= Enunciado =
Escribe la continuación del texto sobre el fusilamiento de Antonio Manchado y la búsqueda de sus restos, a partir de su última oración.

= Texto proporcionado =

◆ ◆ ◆

Finalizada la instrucción, en agosto de 1939 se constituyó el Consejo de Guerra presidido por Rafael Mora Sánchez, un experimentado militar de Infantería. Hasta ese momento, Antonio no había contado con asistencia letrada. Y para el caso, lo mismo daba. El defensor asignado —que no elegido— fue Ramón Romero Encinas, quien se apresuró a solicitar al tribunal la pena de 30 años de cárcel para su defendido, inculpándole de todas las acusaciones realizadas por el fiscal, el capitán Fernando Fernández Albarrán. Que la persona que debería velar por sus intereses se inhibiese de su labor no era un hecho insólito en este tipo de procedimientos: “La defensa es una formalidad”, aclara Francisco Acosta, ya que el abogado “es siempre un militar de inferior graduación al fiscal”, hecho que no es baladí en el ambiente castrense, marcado por la obediencia debida al elemento jerárquicamente superior. De hecho, añade Acosta, es fácil advertir que “sistemáticamente el abogado defensor se limita a pedir la pena inmediatamente inferior a la que solicita el fiscal”, sin atender a las pruebas —o ausencia de las mismas— ni a cualquier otra circunstancia.
Para sorpresa de nadie, Antonio Manchado fue condenado a muerte. La sentencia da por probadas todas las imputaciones, a pesar de que ningún testimonio le relaciona con delitos de sangre concretos. Tampoco constan pruebas documentales, sólo orales. El Manchaíllo se negó a sellar con su dedo índice aquel despropósito, y la notificación de la sentencia sólo la firman el instructor de cumplimiento y su secretario. El dictador Francisco Franco se dio por enterado el 11 de noviembre de aquel año. Diez días después, a las 6.45 su cuerpo rebotó contra la tapia del cementerio de Pueblonuevo, empujado por los proyectiles del piquete de fusilamiento. España aún no ha revocado la sentencia.
Cuando la tierra hable
Antonio Manchado fue enterrado en la sepultura 25 y línea 2 del grupo quinto, en algún lugar del cementerio de Pueblonuevo. Su bisnieta Ana ruega porque los restos estén en alguna de las dos extensiones de tierra que todavía se conservan sin nichos ni jardines. Si no fuera así, serían todavía más difícil de detectar y exhumar. El terreno sobre el que se puede intervenir más fácilmente representa sólo una tercera parte de la extensión que el camposanto tenía en 1939. La titánica tarea de localización la encabeza Rafael Espino Navarro, presidente de la Asociación para la Recuperación de la Memoria Histórica de Aguilar de la Frontera (Aremehisa). Rafael calcula que puede haber en torno a 600 cadáveres en dos fosas, con una extensión conjunta de 1.900 m² como mínimo. Cien de los desaparecidos han podido ser identificados con nombres y apellidos por la Asociación, aunque la mayoría de sus descendientes ni siquiera lo saben.

◆ ◆ ◆

= Material proporcionado =
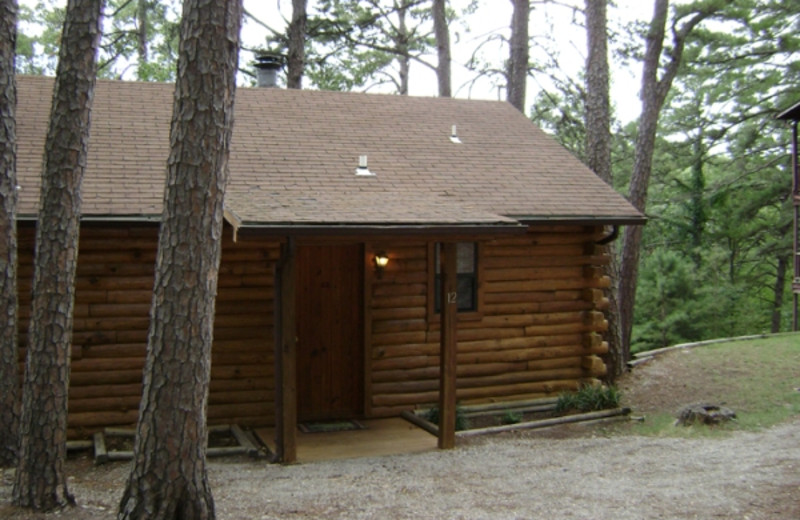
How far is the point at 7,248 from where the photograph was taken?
24.5ft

◆ ◆ ◆

= Resultado del ejercicio =
Rafael Espino calcula que puede haber en torno a 600 cadáveres en dos fosas del cementerio de Pueblonuevo
Aquellas personas fueron, en vida, militares, carteros, carpinteros, mineros y obreros de todo tipo, procedentes, mayoritariamente, de Andalucía y Extremadura, pero también de ciudades tan dispares como Madrid, Lleida o Valencia.
Justamente, fue alguien de esta última ciudad la que inició la búsqueda. Su pariente, Amadeo Molina Perea, fue fusilado en 1940 y enterrado en la misma fosa que Antonio. Cuando localizó el expediente del juicio sumarísimo descubrió que, junto a él, se encontraban dos personas más. Y así, poco a poco, Aremehisa ha ido tirando del hilo hasta dar con los cien primeros nombres. La saca más poblada llegó a reunir ocho fusilamientos durante una misma alba.
Rafael Espino también me cuenta que una particularidad de las fosas de Pueblonuevo es que las sepulturas parecen ser individuales, por lo que los cuerpos no fueron apilados y arrojados a una zanja, cosa que tiene sentido en tanto que los fusilamientos se prolongaron, como poco, durante dos años. Asimismo, los testimonios recogidos por Aremehisa dan a entender que los padres, parejas e hijos de los asesinados nunca fueron notificados oficialmente, y conocieron la triste noticia por comentarios, rumores o, como en el caso de Juliana Pizarro, por las chanzas de los cómplices.
Rafael Espino: “La Junta de Andalucía está desaparecida de todas las intervenciones que estamos realizando, aunque lleven aprobadas en BOJA desde 2016”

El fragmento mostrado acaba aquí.